MICHELLE MIELLY

        

            FILLING THE CONTINENTAL SPLIT: SUBJECTIVE EMERGENCE IN
            KEN BUGUL'S LE BAOBAB FOU AND SYLVIA MOLLOY'S EN BREVE CÁRCEL

FILLING UP THE SOMETIMES vast expanses between one's homeland and adoptive home often becomes the primary
task of the exiled life-writer in the search for an identity wedged somewhere in between. In the transition from the familiar to the foreign, a certain degree of native command is lost, generating ambivalence in the writerly voice. This is especially true for the female voices of the Senegalese Ken Bugul and Argentine Sylvia Molloy, whose autobiographical works, Le baobab fou and En breve cárcel, respectively, will be examined under this light.
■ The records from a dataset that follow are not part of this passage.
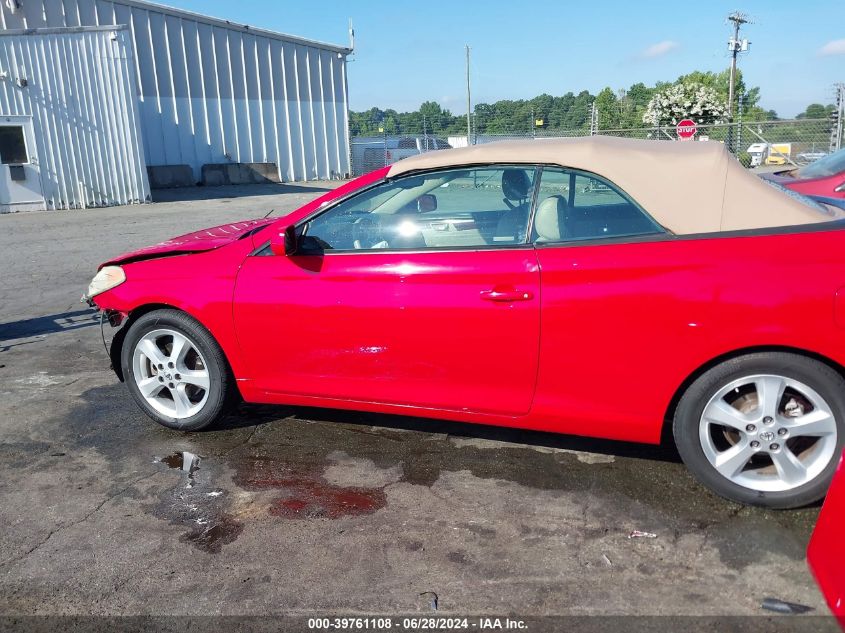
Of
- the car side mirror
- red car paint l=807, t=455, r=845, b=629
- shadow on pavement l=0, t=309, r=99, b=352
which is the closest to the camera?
red car paint l=807, t=455, r=845, b=629

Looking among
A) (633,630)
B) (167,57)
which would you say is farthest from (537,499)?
(167,57)

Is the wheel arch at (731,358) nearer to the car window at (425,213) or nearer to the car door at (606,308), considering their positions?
the car door at (606,308)

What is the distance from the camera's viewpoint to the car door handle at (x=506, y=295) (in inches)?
130

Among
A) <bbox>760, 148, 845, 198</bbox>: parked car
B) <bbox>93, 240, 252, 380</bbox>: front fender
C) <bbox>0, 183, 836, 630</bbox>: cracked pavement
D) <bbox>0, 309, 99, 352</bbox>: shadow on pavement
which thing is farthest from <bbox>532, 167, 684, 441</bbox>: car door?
<bbox>0, 309, 99, 352</bbox>: shadow on pavement

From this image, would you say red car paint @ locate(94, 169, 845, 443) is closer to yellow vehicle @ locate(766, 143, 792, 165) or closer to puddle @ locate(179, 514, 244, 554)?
puddle @ locate(179, 514, 244, 554)

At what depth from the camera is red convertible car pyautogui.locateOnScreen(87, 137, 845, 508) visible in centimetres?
303

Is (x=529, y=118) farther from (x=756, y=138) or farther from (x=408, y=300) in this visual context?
(x=408, y=300)

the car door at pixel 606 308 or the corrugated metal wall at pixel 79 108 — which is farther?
the corrugated metal wall at pixel 79 108

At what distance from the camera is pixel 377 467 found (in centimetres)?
376

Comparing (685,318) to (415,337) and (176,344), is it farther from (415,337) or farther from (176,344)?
(176,344)

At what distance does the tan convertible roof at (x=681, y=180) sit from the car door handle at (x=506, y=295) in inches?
27.3

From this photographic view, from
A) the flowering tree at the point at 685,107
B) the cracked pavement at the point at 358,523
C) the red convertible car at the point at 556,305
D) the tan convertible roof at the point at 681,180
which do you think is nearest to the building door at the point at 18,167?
the cracked pavement at the point at 358,523

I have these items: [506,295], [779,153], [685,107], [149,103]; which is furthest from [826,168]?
[149,103]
Both writers undertake a re-construction and re-invention of the self through the act of writing from elsewhere. Both Bugul and Molloy create newfound identities through an evocative process of mental pilgrimage to past memories and eventually reconcile themselves with an alienating present. In Le baobab fou and En breve cárcel, Bugul and Molloy engage in a self-writing process implying temporal and conceptual breaches between past and present selves, native authority and exilic ambivalence, the written and the oral subject. In this framework, I suggest that the Derridian notion of the enunciative split as conceptualized by Homi Bhabha in The Location of Culture is central to the production of these writers' exilic selves. In other words, the intersection of the space of production with the différance of writing fosters working within the margins, a zone where a displaced and dislocated identity can flourish.